Mindfulness AI

Mindfulness AI platform with multiple mode for any disabled student
Taking Picture of any equation or any problem in real-time
Voice Support On Real-Time and Recommendation
American Sign Language also build to support user need to ask any question
Giving disabled student response and step by step how to solve any problem

Inspiration

STEM education is already hard — but for students with visual impairments, motor disabilities, hearing loss, or cognitive differences, it can feel completely out of reach. A student who cannot easily read a whiteboard, speak aloud, or hear a lecture shouldn't have to choose between accessibility tools and learning math. We wanted to build something that meets every student exactly where they are, adapting in real time to their needs. Mindfulness AI was born from that question: what if your study assistant actually understood you?

What it does

Mindfulness AI is an accessibility-first STEM study companion that turns any handwritten or printed math problem into a fully accessible learning experience.

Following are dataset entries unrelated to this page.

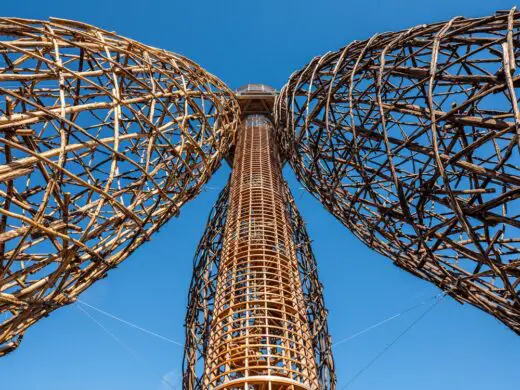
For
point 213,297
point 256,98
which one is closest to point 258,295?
point 213,297

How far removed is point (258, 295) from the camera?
13.4 m

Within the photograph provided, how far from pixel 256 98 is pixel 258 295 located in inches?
605

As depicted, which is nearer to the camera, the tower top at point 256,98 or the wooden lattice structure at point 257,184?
the wooden lattice structure at point 257,184

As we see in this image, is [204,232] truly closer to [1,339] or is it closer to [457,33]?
[1,339]

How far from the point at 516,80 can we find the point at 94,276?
11.3 m

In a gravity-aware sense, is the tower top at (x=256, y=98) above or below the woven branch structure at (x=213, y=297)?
above

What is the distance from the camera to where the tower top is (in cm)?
2605

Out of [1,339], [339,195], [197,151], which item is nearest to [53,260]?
[1,339]

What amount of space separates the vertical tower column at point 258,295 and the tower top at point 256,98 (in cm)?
511

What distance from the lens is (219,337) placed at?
12.0 meters

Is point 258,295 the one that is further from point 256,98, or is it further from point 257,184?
point 256,98

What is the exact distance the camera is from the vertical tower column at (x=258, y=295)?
429 inches

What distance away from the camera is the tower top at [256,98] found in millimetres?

Point your camera at any equation — the app instantly transcribes it into LaTeX, renders it visually, and generates a plain-English explanation
Ask follow-up questions by voice — a conversational AI tutor answers in natural speech via Amazon Polly
Sign your question using ASL fingerspelling — deaf and hard-of-hearing students can communicate with the app entirely in sign language, no voice required
Practice problems are auto-generated based on what you just studied, with step-by-step solutions on demand
Every interaction adapts to a disability profile (visual, motor, cognitive, hearing, or multi) chosen at onboarding — font sizes, output modes, and interaction styles all shift accordingly

How we built it

The frontend is pure HTML/CSS/JavaScript — no framework overhead — served by a Flask backend deployed on AWS Lambda behind Amazon API Gateway.

Math recognition uses Amazon Bedrock (Claude Sonnet) with multimodal vision: a camera frame is sent as a base64 image alongside a structured prompt, and the model returns:

$$\text{image} \xrightarrow{\text{Bedrock}} { \texttt{latex},\ \texttt{explanation},\ \texttt{confidence} }$$

Voice mode streams answers sentence-by-sentence using Server-Sent Events — Bedrock generates the full answer first, then each sentence is synthesized independently by Amazon Polly (Neural engine) and streamed as base64 audio chunks so the first word plays within ~400ms.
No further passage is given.